Try out CIBA with a sample mobile application

The CIBA flow requires a mobile application to interact with the end-user (bank customer) for backchannel authentication. Ideally, this application should be implemented by the bank. If you wish to develop this application with React Native, the auth-push-react-native SDK is available.
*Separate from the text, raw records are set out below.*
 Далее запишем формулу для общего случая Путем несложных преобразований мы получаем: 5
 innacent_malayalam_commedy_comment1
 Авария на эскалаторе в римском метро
This SDK facilitates essential Identity Server related requests.

To download the auth-push-react-native SDK, contact us via WSO2 Online Support System, if you have an active WSO2 Open Banking subscription

Note

If you don't have a WSO2 Open Banking subscription, contact us for more information.
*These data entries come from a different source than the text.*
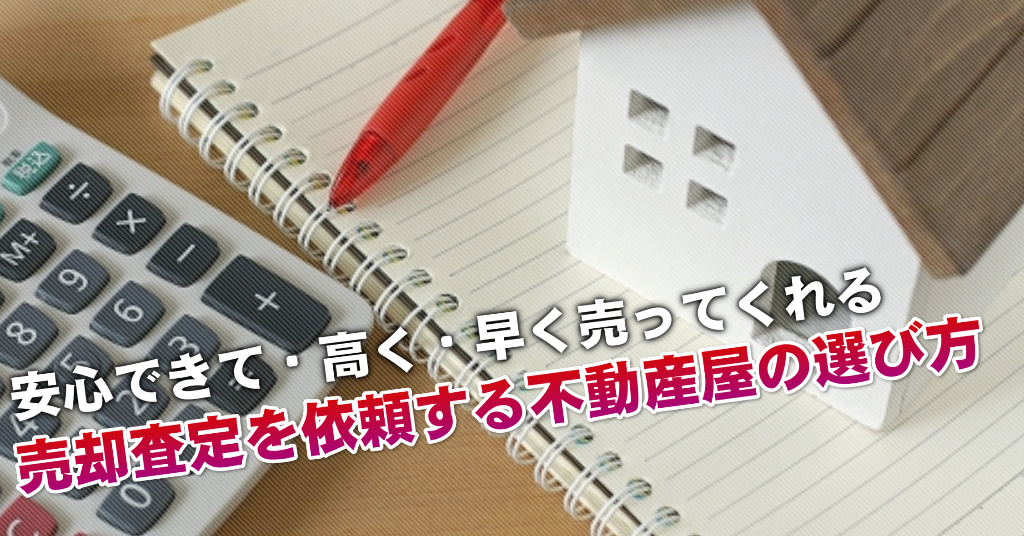 西梅田駅の不動産屋で売却査定を依頼するならどこがいい?3つの大事な業者選びのコツなど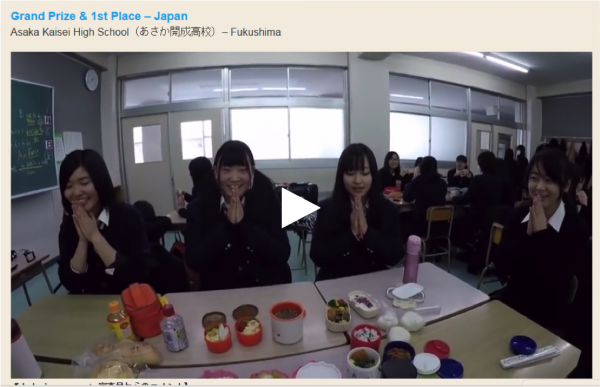 Global Classmatesについて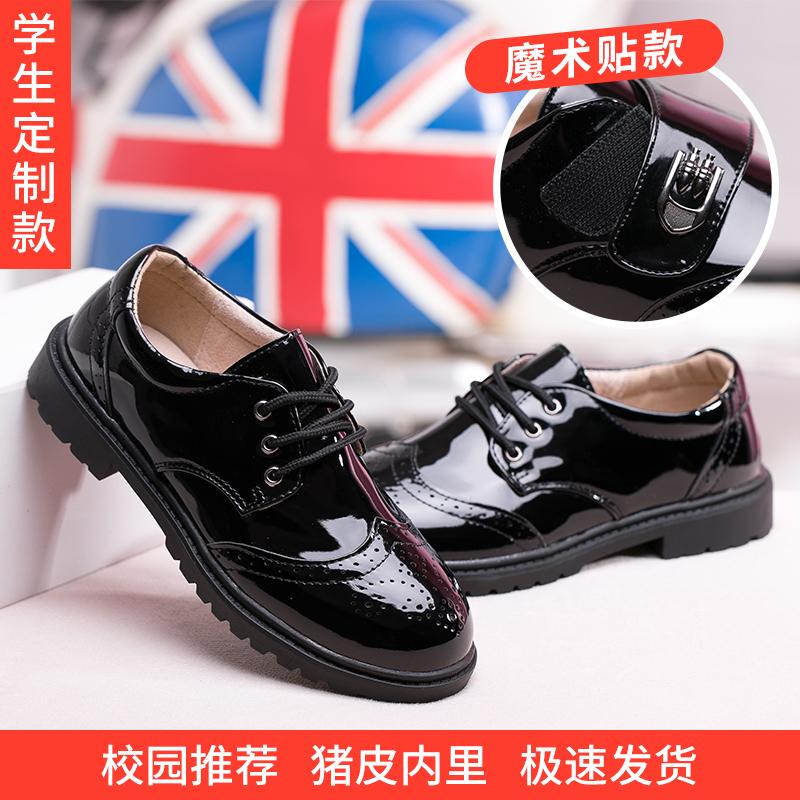 男童皮鞋2018新款黑色透气防滑小皮鞋春秋款儿童表演鞋休闲演出鞋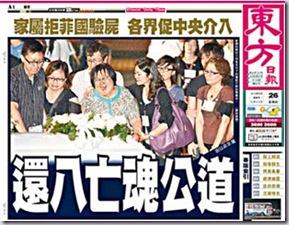東方日報20100826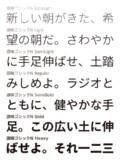 【源ノ角ゴ】源暎ゴシック Ver1.1を公開【改変】
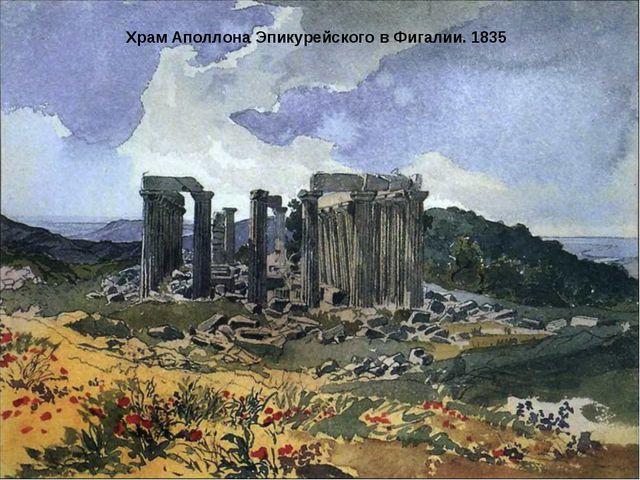 Храм Аполлона Эпикурейского в Фигалии. 1835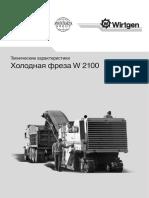 w_2100_dcl_ru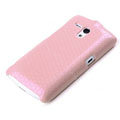 ROCK Jewel Series Cases Skin Covers for Sony Ericsson MT25i Xperia neo L - Pink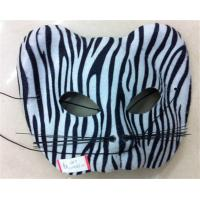 Buy cheap Halloween Party Costume Black and white zebra pattern Cosplay Mask PVC Mask from wholesalers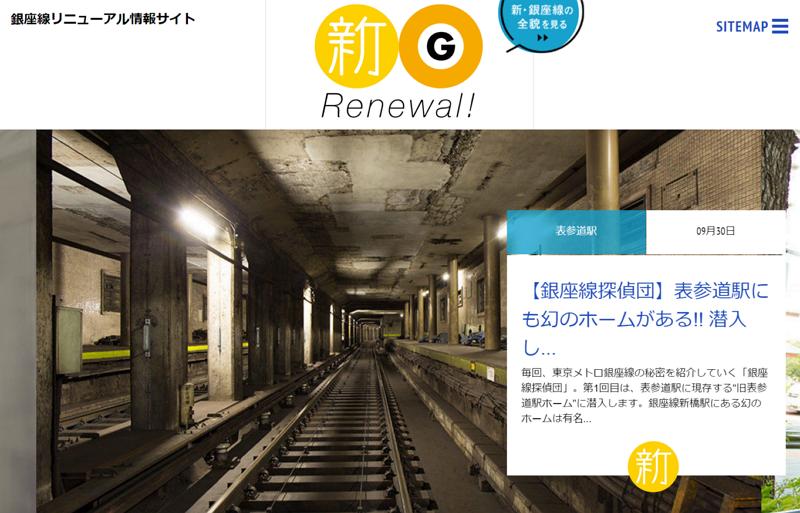 東京メトロ、銀座線開業90周年で全駅リニューアルへ、商業エリア3駅の新デザインを発表 【画像】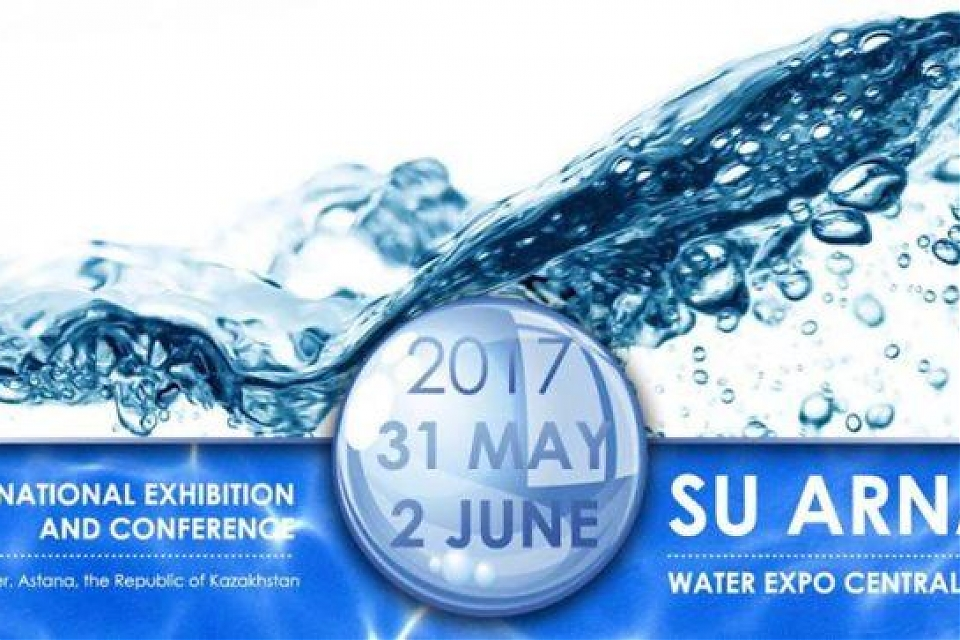 фото Выставка «Su Arnasy – Water Expo Central Asia-2017»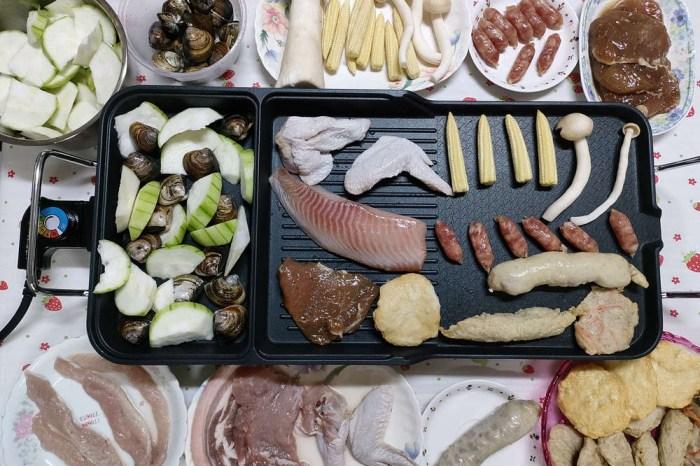 生活家電『此次參與『myfone購物-徵的就是你』活動「日本AWSON歐森-多功能電烤盤分離式電烤盤NBP-31.五段火力超大烤盤.煎炒料理超方便.居家燒烤一樣超嗨啦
WSO2 Open Banking provides a sample React Native application and this section explains how to set it up for a CIBA flow.

Set up React Native mobile application

  1. Clone the ciba-sample-app GitHub repository.
  2. A React Native project is available in the following path: 
    /WSO2VerifyApp
  3. Upgrade Node.js and npm to the latest versions.
  4. Enable USB debugging in your device and set up your Linux machine.
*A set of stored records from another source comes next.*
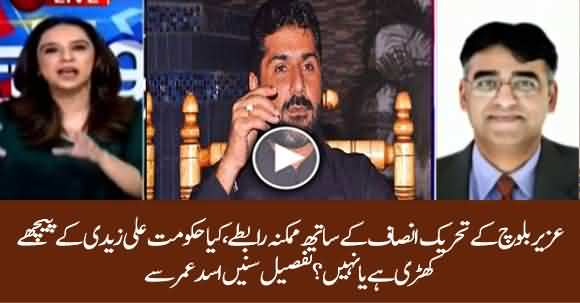 What Contacts Were Between PTI And Uzair Baloch? Asad Umar Explains
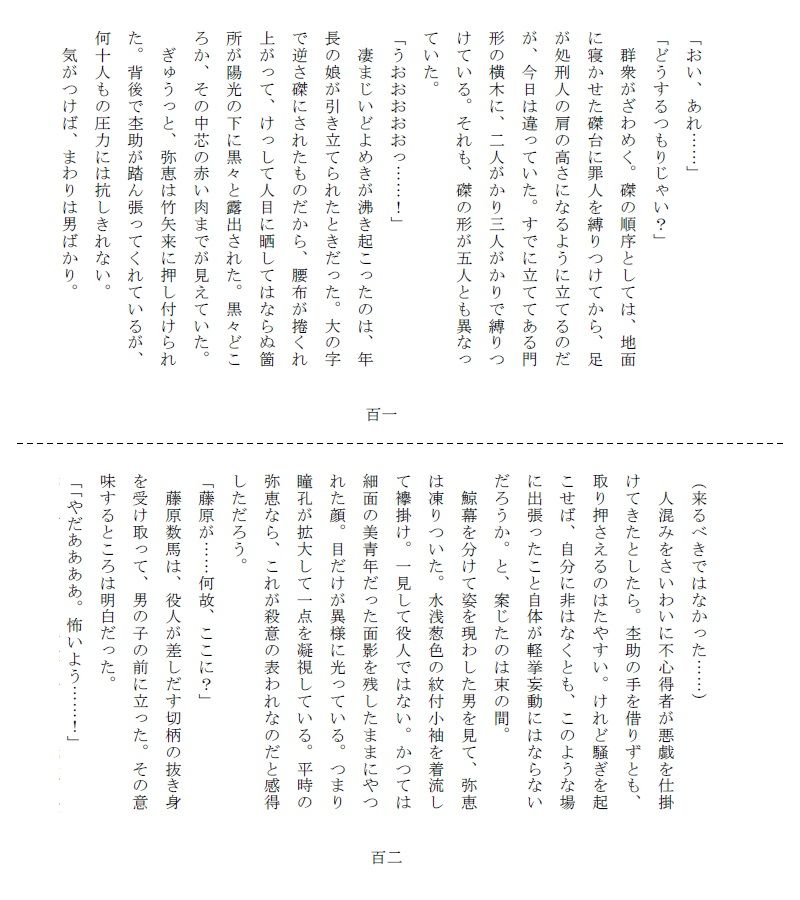 【SMX工房 同人】悲剣肌風発動編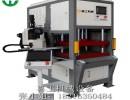 IMD热压成型机/清城液压成型机/成型机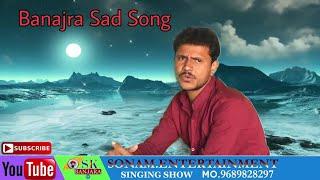 Banjara Dj Sad Song . Sk Banajra Tv .Singer.Kailas Jadhav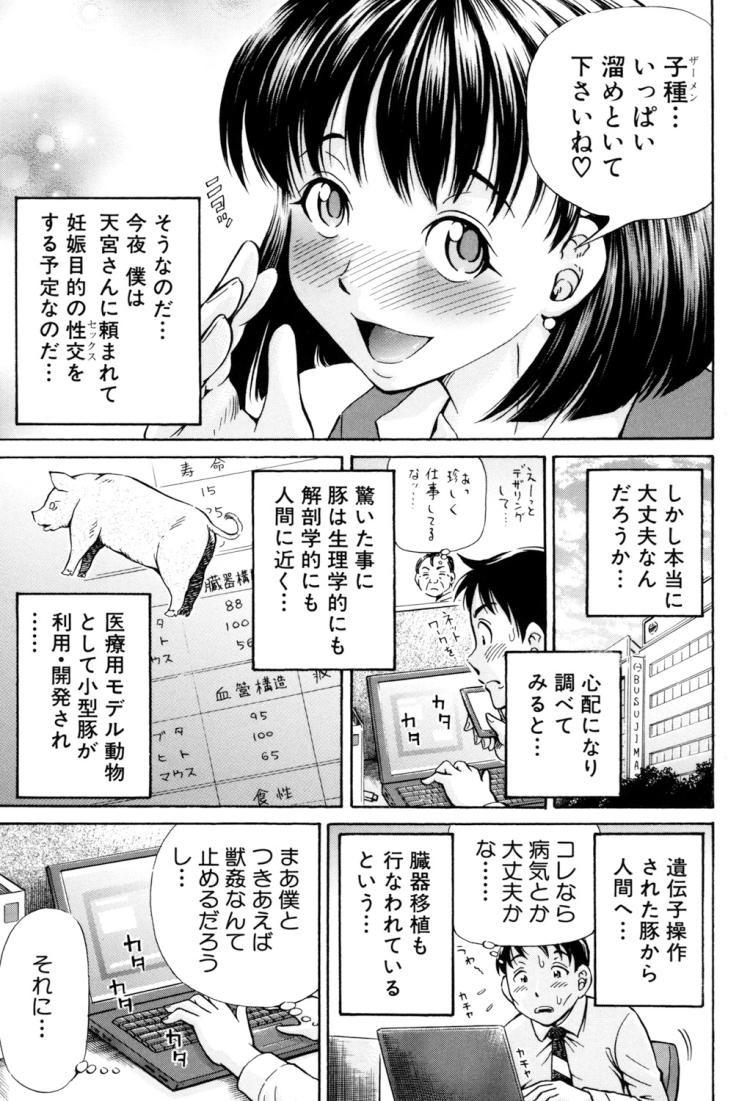 恋敵は豚野郎 第2話_00005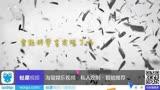 《十五年等待候鳥》官方MV 張若
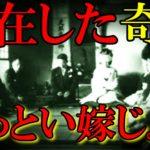 かつて鹿児島に本当に存在していた恐すぎる奇習「おっとい嫁じょ」(日本,田舎,風習,怖い話)[令和TV闇雑学]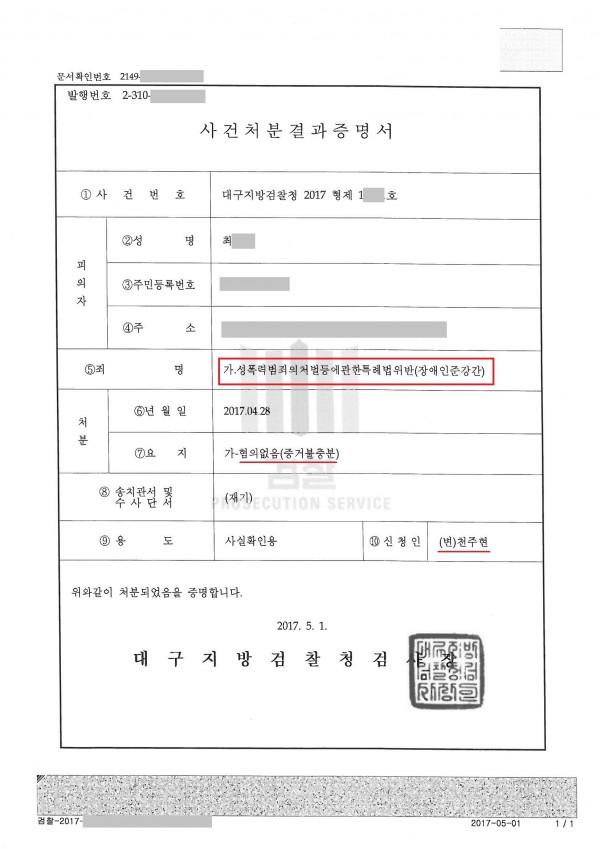 11.성폭법.장애인준강간 무혐의.jpg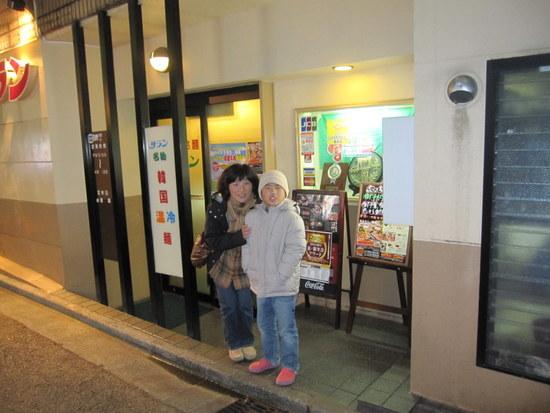焼き肉のサラン 中央通り店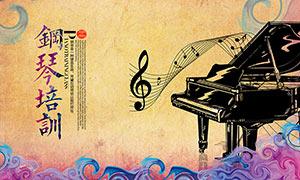 古典风格钢琴培训海报设计PSD素材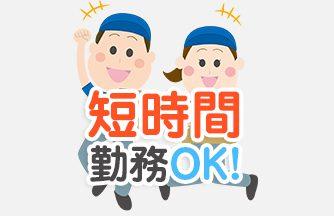 求人情報|【丹羽郡大口町】時短勤務OK♪リフトでピッキング♪|ドゥパワーコーポレーション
  5. Go to the React Native documentation and follow steps 1 and 2.

    • In addition to the above, install adb:

      sudo apt install adb

  6. Setup Android SDK:

    • If you have installed Android Studio, you have already set up the Android SDK.
    • Edit the .bashrc file and set the environment variables as follows: 
      sudo gedit ~/.bashrc
    • According to your installation, add the following content before export PATH and save: 
      ANDROID_SDK_ROOT="/home/user/Android/Sdk"
PATH=$PATH:$ANDROID_SDK_ROOT/tools
PATH=$PATH:$ANDROID_SDK_ROOT/platform-tools
PATH=$PATH:$ANDROID_SDK_ROOT/build-tools/31.0.0
export ANDROID_SDK_ROOT

  7. Install React Native CLI:

    sudo npm install -g react-native-cli

Modify the existing application

  1. Create an FCM project at Firebase Console and create an Android application under that. You can use your own project and package names. When configuring the Push Authenticator IDP, use the Server Key of this project.

    For example: Project name: wso2-verify
    Package name: com.wso2verifyapp

    • Download the google-service.json file from your project and replace the existing file of the WSO2 application (/WSO2VerifyApp/android/app/google-services.json).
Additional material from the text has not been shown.